At seven o'clock in the evening on the 16th of June he had visited the house of Madame Fritsche for the last time and on the 17th of June at dinner time, that is, nearly twenty-four hours later, a shepherd had found him in a ravine near the Herson high road, a mile and a half from Nikolaev, with a broken head and crimson bruises on his neck. His uniform and waistcoat had been unbuttoned, all his pockets turned inside out, his cap and cutlass were not to be found, nor his leather money belt. From the trampled grass, from the broad track upon the grass and the clay, it could be inferred that the luckless lieutenant had been dragged to the bottom of the ravine and only there had been gashed on his head, not with an axe but with a sabre--probably his own cutlass: there were no traces of blood on his track from the high road while there was a perfect pool of blood round his head. There could be no doubt that his assailants had first drugged him, then tried to strangle him and, taking him out of the town by night, had dragged him to the ravine and there given him the final blow. It was only thanks to his truly iron constitution that Kuzma Vassilyevitch had not died. He had returned to consciousness on July 22nd, that is, five weeks later.
XXV
Kuzma Vassilyevitch immediately informed the authorities of the misfortune that had happened to him; he stated all the circumstances of the case verbally and in writing and gave the address of Madame Fritsche. The police raided the house but they found no one there; the birds had flown. They got hold of the owner of the house. But they could not get much sense out of the latter, a very old and deaf workman. He lived in a different part of the town and all he knew was that four months before he had let his house to a Jewess with a passport, whose name was Schmul or Schmulke, which he had immediately registered at the police station. She had been joined by another woman, so he stated, who also had a passport, but what was their calling did not know; and whether they had other people living with them had not heard and did not know; the lad whom he used to keep as porter or watchman in the house had gone away to Odessa or Petersburg, and the new porter had only lately come, on the 1st of July.

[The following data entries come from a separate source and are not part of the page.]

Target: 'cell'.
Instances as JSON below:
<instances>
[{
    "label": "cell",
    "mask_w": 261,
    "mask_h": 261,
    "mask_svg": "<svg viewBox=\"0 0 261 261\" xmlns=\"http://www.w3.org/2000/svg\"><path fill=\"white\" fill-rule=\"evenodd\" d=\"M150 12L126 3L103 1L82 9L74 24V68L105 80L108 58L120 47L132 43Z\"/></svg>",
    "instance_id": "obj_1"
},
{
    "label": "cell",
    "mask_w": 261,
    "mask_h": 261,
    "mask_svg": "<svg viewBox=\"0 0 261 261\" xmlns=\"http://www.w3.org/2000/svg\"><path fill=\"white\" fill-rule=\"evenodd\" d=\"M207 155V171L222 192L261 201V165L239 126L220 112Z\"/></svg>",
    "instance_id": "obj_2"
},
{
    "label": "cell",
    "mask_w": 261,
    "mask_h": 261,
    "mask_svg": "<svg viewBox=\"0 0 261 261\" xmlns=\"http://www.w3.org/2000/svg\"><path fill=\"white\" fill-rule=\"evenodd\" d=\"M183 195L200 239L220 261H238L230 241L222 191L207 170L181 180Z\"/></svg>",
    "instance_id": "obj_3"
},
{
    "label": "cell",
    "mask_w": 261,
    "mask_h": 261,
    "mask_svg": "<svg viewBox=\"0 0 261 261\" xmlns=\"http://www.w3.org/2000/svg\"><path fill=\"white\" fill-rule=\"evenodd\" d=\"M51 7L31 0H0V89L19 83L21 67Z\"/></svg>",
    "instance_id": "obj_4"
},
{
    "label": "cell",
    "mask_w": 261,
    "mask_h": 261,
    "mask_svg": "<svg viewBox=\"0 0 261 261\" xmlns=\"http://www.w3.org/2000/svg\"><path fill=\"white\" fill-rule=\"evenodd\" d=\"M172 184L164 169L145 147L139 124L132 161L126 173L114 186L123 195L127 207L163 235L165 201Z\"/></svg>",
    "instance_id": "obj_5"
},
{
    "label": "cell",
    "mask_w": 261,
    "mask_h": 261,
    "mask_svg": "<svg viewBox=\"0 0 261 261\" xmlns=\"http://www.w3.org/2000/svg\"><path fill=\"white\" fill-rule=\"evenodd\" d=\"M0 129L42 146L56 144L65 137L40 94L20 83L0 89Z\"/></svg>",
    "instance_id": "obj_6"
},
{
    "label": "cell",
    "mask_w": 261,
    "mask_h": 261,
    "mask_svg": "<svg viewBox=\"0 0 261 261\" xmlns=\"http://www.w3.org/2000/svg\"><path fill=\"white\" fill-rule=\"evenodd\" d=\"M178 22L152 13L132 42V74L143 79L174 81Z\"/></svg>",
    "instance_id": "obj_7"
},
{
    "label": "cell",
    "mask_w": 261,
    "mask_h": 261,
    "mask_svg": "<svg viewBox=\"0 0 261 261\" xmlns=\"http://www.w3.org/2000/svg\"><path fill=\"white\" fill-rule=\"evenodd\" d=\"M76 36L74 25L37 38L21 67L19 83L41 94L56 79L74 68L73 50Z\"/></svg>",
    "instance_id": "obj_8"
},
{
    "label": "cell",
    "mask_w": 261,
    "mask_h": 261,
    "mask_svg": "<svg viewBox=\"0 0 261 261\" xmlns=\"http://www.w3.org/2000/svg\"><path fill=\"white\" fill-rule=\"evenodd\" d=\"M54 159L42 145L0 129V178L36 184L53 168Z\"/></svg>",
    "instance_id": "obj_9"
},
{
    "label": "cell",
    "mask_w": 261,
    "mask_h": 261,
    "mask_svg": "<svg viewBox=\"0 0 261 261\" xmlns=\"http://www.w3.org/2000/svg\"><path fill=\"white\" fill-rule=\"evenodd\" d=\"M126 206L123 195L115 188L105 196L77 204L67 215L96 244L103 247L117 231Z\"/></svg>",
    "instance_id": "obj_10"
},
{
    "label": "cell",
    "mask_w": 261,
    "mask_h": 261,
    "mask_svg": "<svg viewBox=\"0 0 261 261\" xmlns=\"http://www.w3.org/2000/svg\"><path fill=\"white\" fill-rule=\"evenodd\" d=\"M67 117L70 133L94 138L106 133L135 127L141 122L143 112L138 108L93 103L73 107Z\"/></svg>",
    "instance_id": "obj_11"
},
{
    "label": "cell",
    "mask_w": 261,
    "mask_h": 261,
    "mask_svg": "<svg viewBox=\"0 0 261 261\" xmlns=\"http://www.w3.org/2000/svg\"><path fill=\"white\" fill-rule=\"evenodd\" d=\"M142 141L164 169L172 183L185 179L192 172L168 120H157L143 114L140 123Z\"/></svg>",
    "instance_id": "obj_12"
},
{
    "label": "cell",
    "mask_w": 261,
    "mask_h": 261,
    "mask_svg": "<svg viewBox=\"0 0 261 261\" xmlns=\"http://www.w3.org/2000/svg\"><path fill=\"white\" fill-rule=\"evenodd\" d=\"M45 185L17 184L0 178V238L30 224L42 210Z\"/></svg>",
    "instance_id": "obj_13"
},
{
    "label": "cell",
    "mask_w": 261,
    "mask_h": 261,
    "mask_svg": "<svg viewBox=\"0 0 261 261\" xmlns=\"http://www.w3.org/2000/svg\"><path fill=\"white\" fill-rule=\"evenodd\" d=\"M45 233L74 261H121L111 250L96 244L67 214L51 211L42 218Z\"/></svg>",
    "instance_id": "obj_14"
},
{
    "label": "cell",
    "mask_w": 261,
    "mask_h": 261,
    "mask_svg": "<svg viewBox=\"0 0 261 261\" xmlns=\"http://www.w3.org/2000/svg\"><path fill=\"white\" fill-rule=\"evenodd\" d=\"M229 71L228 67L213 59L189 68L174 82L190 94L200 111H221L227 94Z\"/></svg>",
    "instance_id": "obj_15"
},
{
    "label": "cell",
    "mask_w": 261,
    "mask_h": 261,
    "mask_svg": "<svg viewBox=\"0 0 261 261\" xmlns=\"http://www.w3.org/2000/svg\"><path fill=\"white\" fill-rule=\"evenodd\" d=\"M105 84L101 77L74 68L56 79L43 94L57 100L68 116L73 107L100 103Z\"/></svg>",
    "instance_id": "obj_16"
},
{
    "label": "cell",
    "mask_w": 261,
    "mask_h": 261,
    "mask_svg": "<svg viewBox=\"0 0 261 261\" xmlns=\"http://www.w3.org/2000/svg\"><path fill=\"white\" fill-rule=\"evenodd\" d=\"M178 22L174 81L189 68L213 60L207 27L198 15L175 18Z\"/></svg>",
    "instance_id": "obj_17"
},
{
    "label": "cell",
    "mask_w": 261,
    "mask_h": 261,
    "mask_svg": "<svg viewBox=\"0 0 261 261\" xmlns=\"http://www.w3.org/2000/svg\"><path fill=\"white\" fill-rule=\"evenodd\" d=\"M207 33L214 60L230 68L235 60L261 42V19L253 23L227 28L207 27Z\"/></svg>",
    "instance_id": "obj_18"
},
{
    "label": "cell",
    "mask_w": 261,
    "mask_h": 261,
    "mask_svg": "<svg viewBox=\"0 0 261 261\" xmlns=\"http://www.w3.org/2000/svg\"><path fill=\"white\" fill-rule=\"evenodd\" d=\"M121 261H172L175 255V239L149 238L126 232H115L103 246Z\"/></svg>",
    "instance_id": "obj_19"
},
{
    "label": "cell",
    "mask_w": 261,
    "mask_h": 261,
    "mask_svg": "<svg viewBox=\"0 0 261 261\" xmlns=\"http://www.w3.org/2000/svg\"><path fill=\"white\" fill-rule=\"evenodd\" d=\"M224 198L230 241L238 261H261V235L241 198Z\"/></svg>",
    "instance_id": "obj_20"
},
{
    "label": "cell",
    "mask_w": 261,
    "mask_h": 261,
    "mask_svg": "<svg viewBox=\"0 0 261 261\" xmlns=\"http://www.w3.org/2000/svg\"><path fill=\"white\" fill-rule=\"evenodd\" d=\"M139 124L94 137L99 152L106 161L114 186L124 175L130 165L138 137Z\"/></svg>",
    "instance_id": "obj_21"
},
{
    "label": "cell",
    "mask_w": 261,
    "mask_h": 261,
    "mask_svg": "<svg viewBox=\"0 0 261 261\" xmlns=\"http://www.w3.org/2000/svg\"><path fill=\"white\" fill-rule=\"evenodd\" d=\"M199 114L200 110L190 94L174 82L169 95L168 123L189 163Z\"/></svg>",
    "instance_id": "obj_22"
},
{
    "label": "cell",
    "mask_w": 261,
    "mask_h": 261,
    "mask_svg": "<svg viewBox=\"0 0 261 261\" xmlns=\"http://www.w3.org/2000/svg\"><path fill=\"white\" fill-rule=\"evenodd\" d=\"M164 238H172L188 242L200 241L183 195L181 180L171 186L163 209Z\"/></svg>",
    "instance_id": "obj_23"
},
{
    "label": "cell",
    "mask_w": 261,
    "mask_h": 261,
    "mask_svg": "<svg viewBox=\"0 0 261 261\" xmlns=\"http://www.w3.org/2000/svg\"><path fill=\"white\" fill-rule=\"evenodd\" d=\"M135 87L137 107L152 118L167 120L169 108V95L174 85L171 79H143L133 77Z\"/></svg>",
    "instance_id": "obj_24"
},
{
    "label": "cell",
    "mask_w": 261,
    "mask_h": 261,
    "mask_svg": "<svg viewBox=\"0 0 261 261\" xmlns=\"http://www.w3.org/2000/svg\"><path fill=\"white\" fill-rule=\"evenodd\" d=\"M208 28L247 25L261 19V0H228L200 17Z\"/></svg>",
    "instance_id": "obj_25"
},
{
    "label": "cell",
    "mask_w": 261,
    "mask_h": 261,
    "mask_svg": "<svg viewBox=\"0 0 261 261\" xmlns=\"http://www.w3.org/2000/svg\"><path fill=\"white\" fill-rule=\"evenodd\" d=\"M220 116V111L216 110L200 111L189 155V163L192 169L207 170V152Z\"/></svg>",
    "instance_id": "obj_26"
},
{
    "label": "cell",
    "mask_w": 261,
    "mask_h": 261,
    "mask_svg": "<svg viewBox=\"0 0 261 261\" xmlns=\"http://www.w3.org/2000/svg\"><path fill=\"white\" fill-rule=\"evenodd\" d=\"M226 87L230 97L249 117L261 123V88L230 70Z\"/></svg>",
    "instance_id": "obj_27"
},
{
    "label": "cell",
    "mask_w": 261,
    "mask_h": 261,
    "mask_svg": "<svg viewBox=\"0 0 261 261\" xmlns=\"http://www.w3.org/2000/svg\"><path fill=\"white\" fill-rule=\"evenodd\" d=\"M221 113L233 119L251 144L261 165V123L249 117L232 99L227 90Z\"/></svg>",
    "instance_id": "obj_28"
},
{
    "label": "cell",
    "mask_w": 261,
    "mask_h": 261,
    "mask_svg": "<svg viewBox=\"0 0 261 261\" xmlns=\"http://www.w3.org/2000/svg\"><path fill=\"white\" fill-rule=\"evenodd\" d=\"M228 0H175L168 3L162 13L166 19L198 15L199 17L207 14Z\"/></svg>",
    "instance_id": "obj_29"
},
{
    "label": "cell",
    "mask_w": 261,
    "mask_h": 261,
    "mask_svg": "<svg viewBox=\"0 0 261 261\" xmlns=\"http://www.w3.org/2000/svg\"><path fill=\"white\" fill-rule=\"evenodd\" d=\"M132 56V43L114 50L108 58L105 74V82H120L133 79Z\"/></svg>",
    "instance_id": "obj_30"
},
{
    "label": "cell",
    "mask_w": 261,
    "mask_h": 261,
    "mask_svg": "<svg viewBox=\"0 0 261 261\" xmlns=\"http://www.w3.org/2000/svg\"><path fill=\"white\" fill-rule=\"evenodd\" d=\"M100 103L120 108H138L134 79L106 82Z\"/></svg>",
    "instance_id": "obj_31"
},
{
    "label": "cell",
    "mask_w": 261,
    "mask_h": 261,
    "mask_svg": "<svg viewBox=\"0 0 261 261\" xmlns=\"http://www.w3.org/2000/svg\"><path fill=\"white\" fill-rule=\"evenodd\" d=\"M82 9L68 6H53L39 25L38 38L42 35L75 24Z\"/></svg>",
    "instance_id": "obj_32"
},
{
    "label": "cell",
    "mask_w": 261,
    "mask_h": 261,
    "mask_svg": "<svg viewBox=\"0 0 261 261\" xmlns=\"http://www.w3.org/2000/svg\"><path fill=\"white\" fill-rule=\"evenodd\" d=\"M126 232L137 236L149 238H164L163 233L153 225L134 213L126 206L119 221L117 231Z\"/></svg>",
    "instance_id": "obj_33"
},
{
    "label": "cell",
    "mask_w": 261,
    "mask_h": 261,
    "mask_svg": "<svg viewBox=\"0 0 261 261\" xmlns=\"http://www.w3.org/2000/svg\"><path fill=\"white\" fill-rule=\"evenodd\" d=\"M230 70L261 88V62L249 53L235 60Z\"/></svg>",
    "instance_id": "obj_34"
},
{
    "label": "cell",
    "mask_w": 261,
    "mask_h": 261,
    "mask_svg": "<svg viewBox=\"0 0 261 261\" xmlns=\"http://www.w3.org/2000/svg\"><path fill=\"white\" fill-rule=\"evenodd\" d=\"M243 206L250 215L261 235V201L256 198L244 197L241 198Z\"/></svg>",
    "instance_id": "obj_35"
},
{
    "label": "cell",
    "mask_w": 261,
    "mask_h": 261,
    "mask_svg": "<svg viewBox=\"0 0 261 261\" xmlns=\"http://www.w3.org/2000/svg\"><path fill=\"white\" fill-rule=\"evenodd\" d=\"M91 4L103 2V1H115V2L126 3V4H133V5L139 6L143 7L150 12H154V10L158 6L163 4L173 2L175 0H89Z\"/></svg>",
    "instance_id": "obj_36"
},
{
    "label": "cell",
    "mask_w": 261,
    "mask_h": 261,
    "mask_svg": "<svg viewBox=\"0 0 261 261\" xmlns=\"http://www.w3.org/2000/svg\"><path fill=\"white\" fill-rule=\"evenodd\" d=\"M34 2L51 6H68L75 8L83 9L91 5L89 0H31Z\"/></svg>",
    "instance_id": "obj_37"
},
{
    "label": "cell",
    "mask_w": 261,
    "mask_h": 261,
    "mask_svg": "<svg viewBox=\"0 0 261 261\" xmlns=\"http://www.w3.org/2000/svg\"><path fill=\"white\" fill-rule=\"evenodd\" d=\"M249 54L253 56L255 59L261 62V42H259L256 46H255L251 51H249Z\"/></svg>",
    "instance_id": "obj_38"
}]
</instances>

Inquiries were made at the police station and in the neighbourhood; it appeared that Madame Schmulke, together with her companion, whose real name was Frederika Bengel, had left Nikolaev about the 20th of June, but where they had gone was unknown. The mysterious man with a gipsy face and three buttons on his cuff and the dark-skinned foreign girl with an immense mass of hair, no one had seen. As soon as Kuzma Vassilyevitch was discharged from the hospital, he visited the house that had been so fateful for him. In the little room where he had talked to Colibri and where there was still a smell of musk, there was a second secret door; the sofa had been moved in front of it on his second visit and through it no doubt the murderer had come and seized him from behind. Kuzma Vassilyevitch lodged a formal complaint; proceedings were taken. Several numbered reports and instructions were dispatched in various directions; the appropriate acknowledgments and replies followed in due course.... There the incident closed. The suspicious characters had disappeared completely and with them the stolen government money had vanished, too, one thousand, nine hundred and seventeen roubles and some kopecks, in paper and gold. Not an inconsiderable sum in those days! Kuzma Vassilyevitch was paying back instalments for ten years, when, fortunately for him, an act of clemency from the Throne cancelled the debt.